#### Problem to work on:
Transcription task. Write out each entry verbatim and exclude any image.

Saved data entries
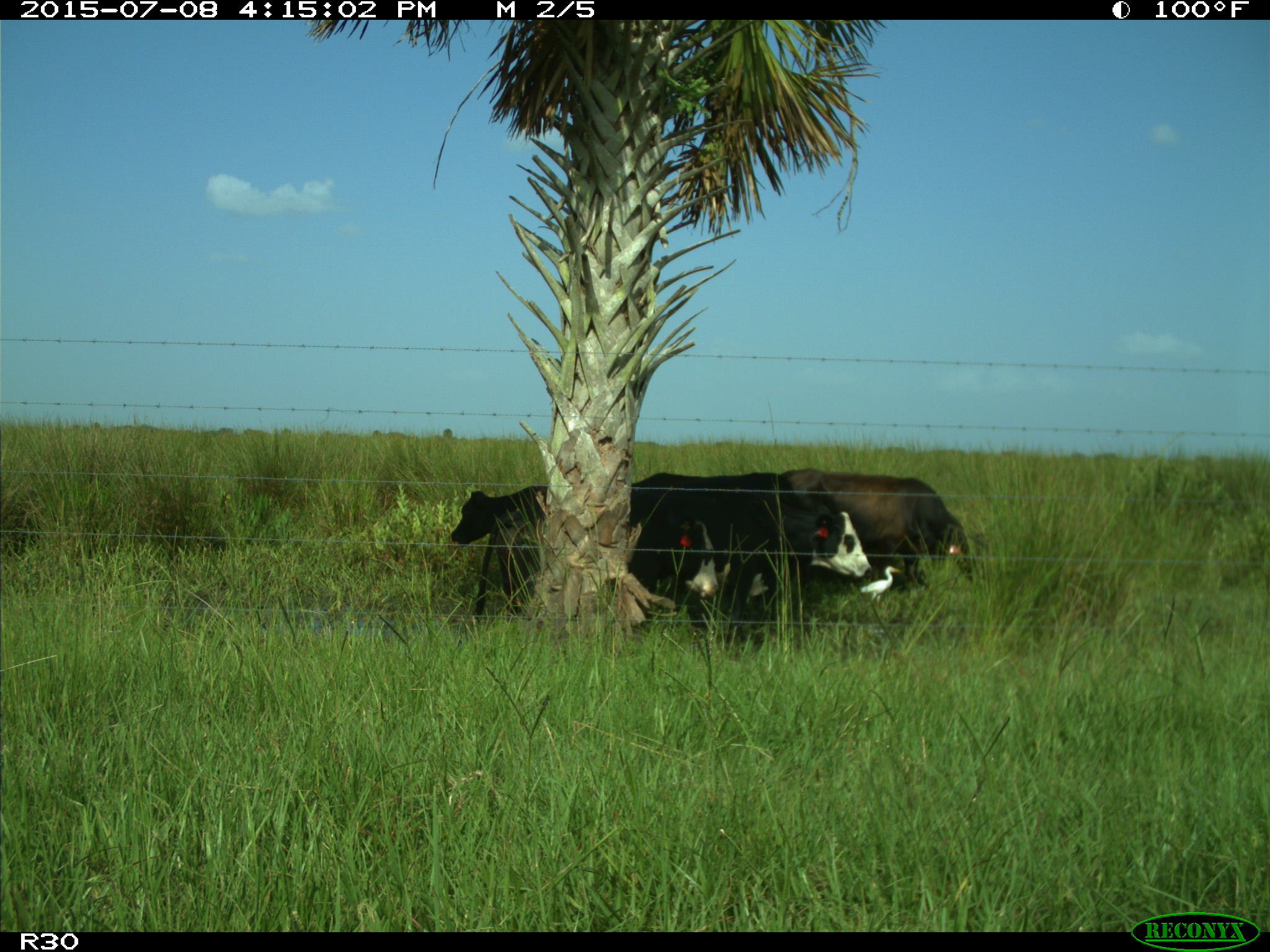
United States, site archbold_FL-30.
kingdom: Animalia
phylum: Chordata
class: Mammalia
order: Artiodactyla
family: Bovidae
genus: Bos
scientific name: Bos taurus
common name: domestic cow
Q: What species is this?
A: Bos taurus (domestic cow).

#### Result for this task:
United States, site archbold_FL-30.
kingdom: Animalia
phylum: Chordata
class: Mammalia
order: Artiodactyla
family: Bovidae
genus: Bos
scientific name: Bos taurus
common name: domestic cow
Q: What species is this?
A: Bos taurus (domestic cow).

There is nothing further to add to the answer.